Adam Finn, member of the Joint Committee on Vaccination and Immunization (JCVI) – in charge of the country’s vaccination plan-, pointed out that the preparation is, “By far the safest option to reduce the risks of becoming seriously ill or dying from COVID-19”.
Finn, from the English University of Bristol, told the media on Friday that these cases are “very carefully researched to better understand“If there is some kind of”casual link with vaccination”.
“However, the extreme rarity of these cases in the context of many millions of doses that have been administered means that the decision about the risk or benefit that people face when they are invited to receive the COVID-19 vaccine is simple: getting the vaccine is by far the safest option”.
Regulators have pointed out that they have not received notification of clot problems in those vaccinated with the BioNTech / Pfizer preparation.
This information comes to light after Germany decided to discontinue the use of AstraZeneca for people under the age of 60 due to fears of a possible link to blood clots.
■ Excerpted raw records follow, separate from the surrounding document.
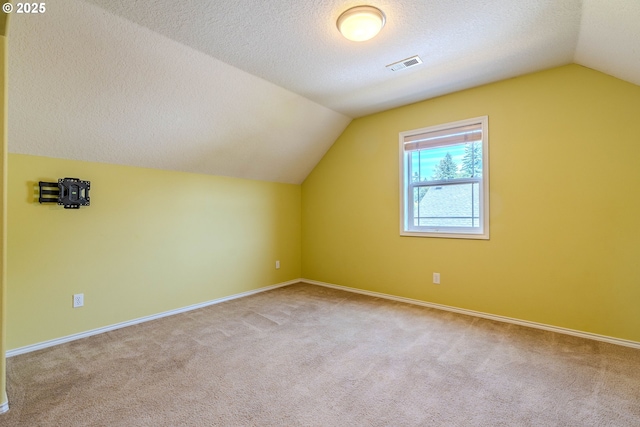 308 SW 38th Loop, Gresham, OR 97080 - bonus room with vaulted ceiling, carpet flooring, and a textured ceiling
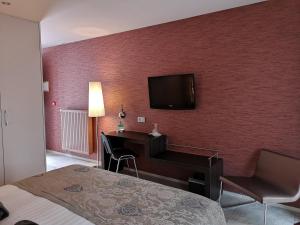 um quarto de hotel com uma secretária e uma televisão na parede em B&B de Taller-Hoeve em Maasmechelen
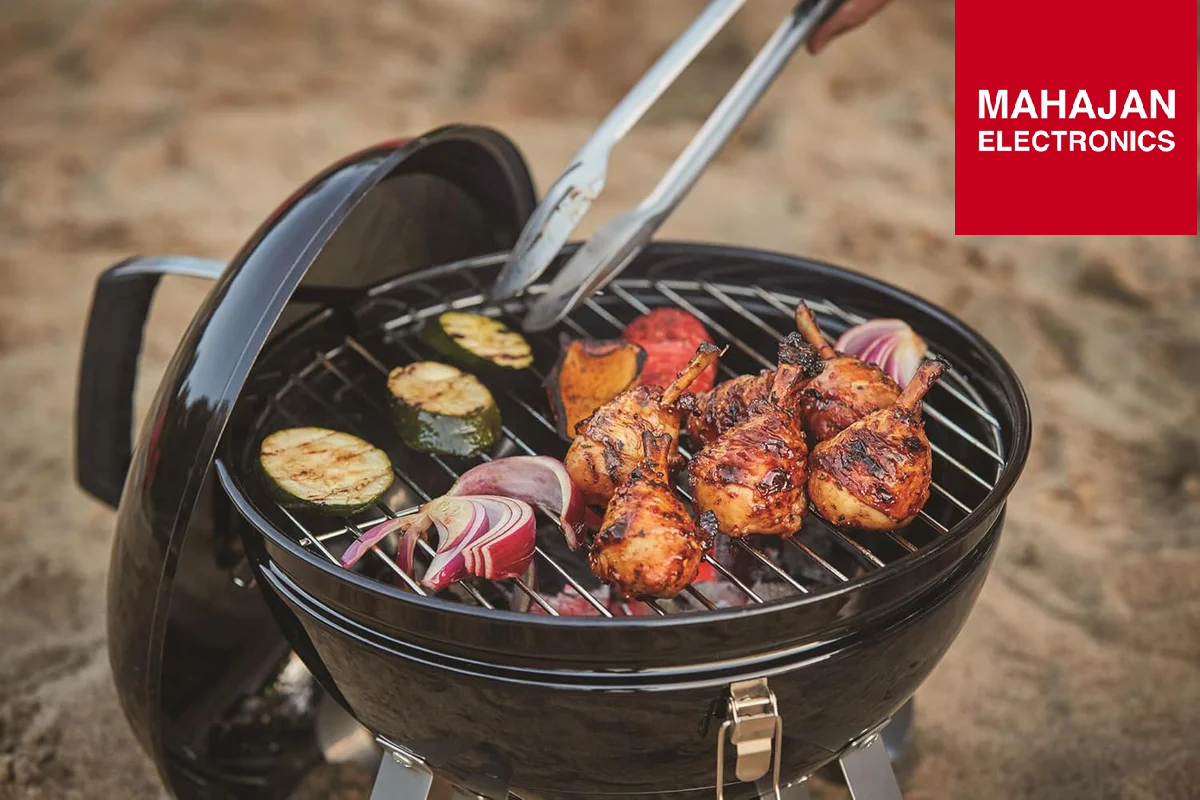 Barbecue grill with food being cooked on a sandy background, featuring the Mahajan Electronics logo.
Meanwhile, the European Medicines Agency (EMA) had already indicated that “there was no evidence”To restrict the use of the AstraZeneca vaccine among the population.
In addition to this preparation, the United Kingdom is vaccinating with Pfizer’s and more than 30 million people have already received at least the first of the two doses of these vaccines.
Melissa Galbraith is the World News reporter for Globe Live Media. She covers all the major events happening around the World. From Europe to Americas, from Asia to Antarctica, Melissa covers it all. Never miss another Major World Event by bookmarking her author page right here.